GM: Des institutions authentiquement fédérales doivent naî­tre au départ de l'indépendance réciproques des commu­nautés politiques qui participent à la structure fédérale. De telles entités doivent avoir leurs propres structures et leurs pro­pres statuts, indépendamment des institutions fédérales.

 

Q.: Est-il possible d'identifier dans l'histoire américaine un moment où le fédéralisme des origines a été corrom­pu et s'est transformé en un processus de central­isa­tion?

 

GM: Toute l'histoire des Etats-Unis est l'histoire d'une cen­tra­lisation.
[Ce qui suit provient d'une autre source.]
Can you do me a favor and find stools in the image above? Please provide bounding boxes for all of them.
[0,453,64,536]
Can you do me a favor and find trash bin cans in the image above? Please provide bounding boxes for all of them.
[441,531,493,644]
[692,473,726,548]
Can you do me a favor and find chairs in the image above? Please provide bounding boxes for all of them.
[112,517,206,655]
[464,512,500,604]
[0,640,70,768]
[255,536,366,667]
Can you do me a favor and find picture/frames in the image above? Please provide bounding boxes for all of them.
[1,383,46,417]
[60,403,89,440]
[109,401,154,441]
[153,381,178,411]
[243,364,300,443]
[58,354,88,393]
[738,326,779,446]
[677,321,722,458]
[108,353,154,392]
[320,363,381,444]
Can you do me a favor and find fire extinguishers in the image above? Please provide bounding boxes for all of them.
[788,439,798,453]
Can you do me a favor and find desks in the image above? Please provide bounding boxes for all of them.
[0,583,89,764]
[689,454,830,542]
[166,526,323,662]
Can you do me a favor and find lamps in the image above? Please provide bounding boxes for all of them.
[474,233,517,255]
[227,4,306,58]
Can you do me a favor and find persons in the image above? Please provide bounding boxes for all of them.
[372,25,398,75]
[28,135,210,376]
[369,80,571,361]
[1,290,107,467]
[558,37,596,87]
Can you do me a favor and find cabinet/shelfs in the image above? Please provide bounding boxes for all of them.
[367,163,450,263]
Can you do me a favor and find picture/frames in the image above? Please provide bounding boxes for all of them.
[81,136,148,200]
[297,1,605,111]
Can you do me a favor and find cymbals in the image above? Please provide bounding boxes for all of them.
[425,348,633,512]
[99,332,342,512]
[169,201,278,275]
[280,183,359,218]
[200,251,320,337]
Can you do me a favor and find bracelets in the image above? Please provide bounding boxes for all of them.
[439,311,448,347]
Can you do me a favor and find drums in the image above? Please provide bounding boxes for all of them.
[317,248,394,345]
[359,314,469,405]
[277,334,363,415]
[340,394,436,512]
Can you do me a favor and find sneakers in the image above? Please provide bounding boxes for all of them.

Le pouvoir politique s'y est concentré petit à petit et les pouvoirs détenus au départ par les Etats de la fé­déra­tion se sont réduits.

 

Q.: Nous, Européens de l'an 2000, pouvons-nous encore tirer quelque enseignement de la Déclaration d'Indépen­dance des Etats-Unis?

 

GM: Certainement. Nous devons retourner à la grande tra­dition juridique inaugurée jadis par Althusius et les juristes des 16ième et 17ième siècles, qui ont construit des modèles pour assurer la permanence des souverainetés particulières. Je crois que le poids du “droit public européen”, qui a créé l'Etat moderne, est encore (trop) considérable dans l'histoire quotidienne de l'Europe d'aujourd'hui. Le problème actuel est de mettre ce droit de côté, de le remplacer par des struc­tu­res fédérales. L'Etat moderne est entré en déclin pour de­ve­nir un Etat parlementaire. Il nous faut retourner aux tra­ditions fédérales des 16ième et 17ième siècles, que l'on a ou­bliées, et que l'Etat moderne a oblitérées, pour se poser com­me l'unique pouvoir souverain et inégalable.

 

Q.: Si j'ai bien compris, Professeur, l'Etat moderne est non seulement insuffisant, mais aussi immoral…

 

GM: Je dirais même plus: il est dépassé. L'Etat moderne est en plein déclin. Notre tâche est de raviver la tradition au­then­tique de l'Europe des cités, de l'Europe de l'ère hanséa­ti­que… où les cités indépendantes ne faisait appel au Saint-Empire romain que pour arbitrer les conflits entre elles. L'Eu­ro­pe de l'avenir n'est pas une Europe des Etats modernes, car cette Europe-là a déclenché les épouvantables guerres de notre siècle. Il nous faut donc oublier cette Europe né­ga­tive.